ТВОРЧЕСТВО

ПОЗНАНИЕ

А  Б  В  Г  Д  Е  Ж  З  И  Й  К  Л  М  Н  О  П  Р  С  Т  У  Ф  Х  Ц  Ч  Ш  Щ  Э  Ю  Я  AZ

 

После передыха и еды принялись за вторую землянку...
Авим работал наравне со всеми, радуясь, что семейские посчитали его за взрослого мужика, хотя ему накатывал только пятнадцатый; он кидал лопату за лопатой, обливаясь потом, радуясь и веселея душой с каждым взмахом...
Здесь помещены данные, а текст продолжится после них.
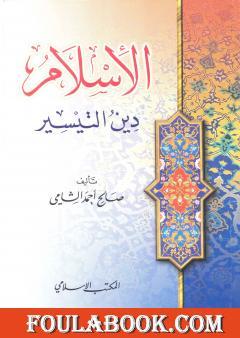 الإسلام دين التيسير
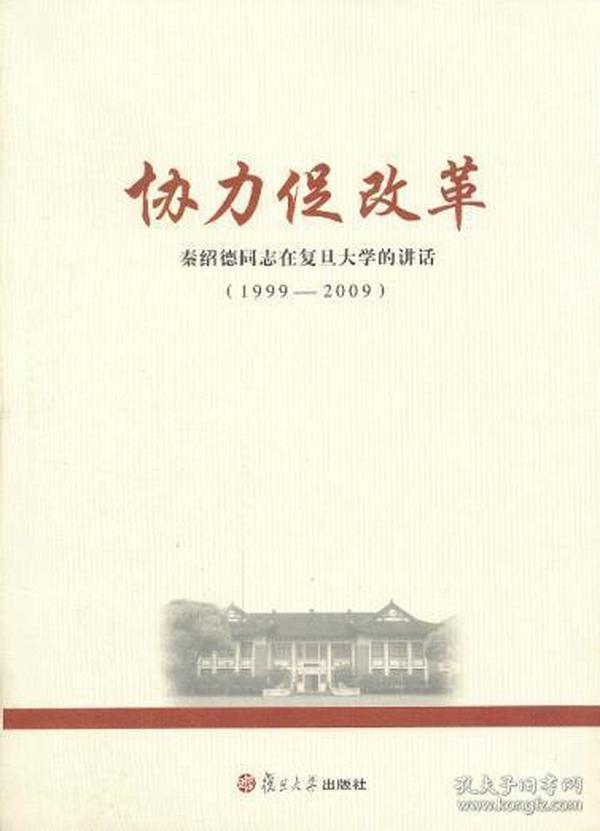 协力促改革:秦绍德同志在复旦大学的讲话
Смутное и тревожное чувство испытываю я, закончив часть как бы завещанного далекими предками труда: есть и неуверенность в себе, и понимание, что выбранная мною цель еще далека, хотя и немалый отрезок дороги остался позади; я вместе с родичами добрался, наконец, до отведенного нам судьбой места, где они положат основание селу и назовут его Хонхолоем. Душа моя по-прежнему печальна и напряжена, и нет во мне глубокого удовлетворения, которое служит источником радости. Но самое главное, конца пути я еще не вижу, а сил уже осталось немного — на семьдесят первом году жизни я более, чем прежде, ощущаю груз лет, а брести нужно еще в даль бесконечную...
Я хорошо помню солнечное утро, когда проснулся в горенке тети Паши, увидел прикнопленную к стене репродукцию картины Сурикова «Боярыня Морозова» и, влекомый призывным жестом неистовой старообрядки, побежал за ее розвальнями и скоро очутился в далеком прошлом, на распутье, пытаясь раскопать корни нашего старообрядческого рода, постичь его тайну.
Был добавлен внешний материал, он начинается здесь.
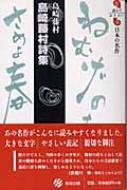 島崎藤村詩集 読んでおきたい日本の名作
В Новом Загане каждое утро я усаживаю своих теток за стол, прошу жену вести записи их рассказов, изредка включаю магнитофон и с дотошливой настойчивостью выспрашиваю теток, чтобы не потерять ни одной драгоценной крупицы, что хранит их память, чтобы не осталось позабытой ни одна ветвь нашего рода... Все мне кажется интересным, даже немудрящие присказки и поговорки, и были, перешедшие в легенды, и даже то, что об одном и том же тети вспоминают по-разному, высветляя прошлое светом личного разумения...
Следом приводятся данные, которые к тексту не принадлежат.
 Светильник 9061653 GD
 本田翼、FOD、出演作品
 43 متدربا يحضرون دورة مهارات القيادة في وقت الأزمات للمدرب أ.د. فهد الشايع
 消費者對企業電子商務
В тот год стояла на редкость прозрачная осень, с холодными заморозками по утрам; порыжелую траву ометывал иней, но, едва показывалось солнце, тут же таял; плавали в воздухе шелковистые паутины бабьего лета; на одинокой яблоне-райке в садике трепыхались редкие золотисто-малиновые листья, краснели тугие, похожие на крупную вишню, плоды, очень кислые на вкус. Вокруг яблони торчали пять ульев, но пчелы не вылетали уже за взятком. Изредка выползая на лоток и погревшись на солнышке, они карабкались назад в улей.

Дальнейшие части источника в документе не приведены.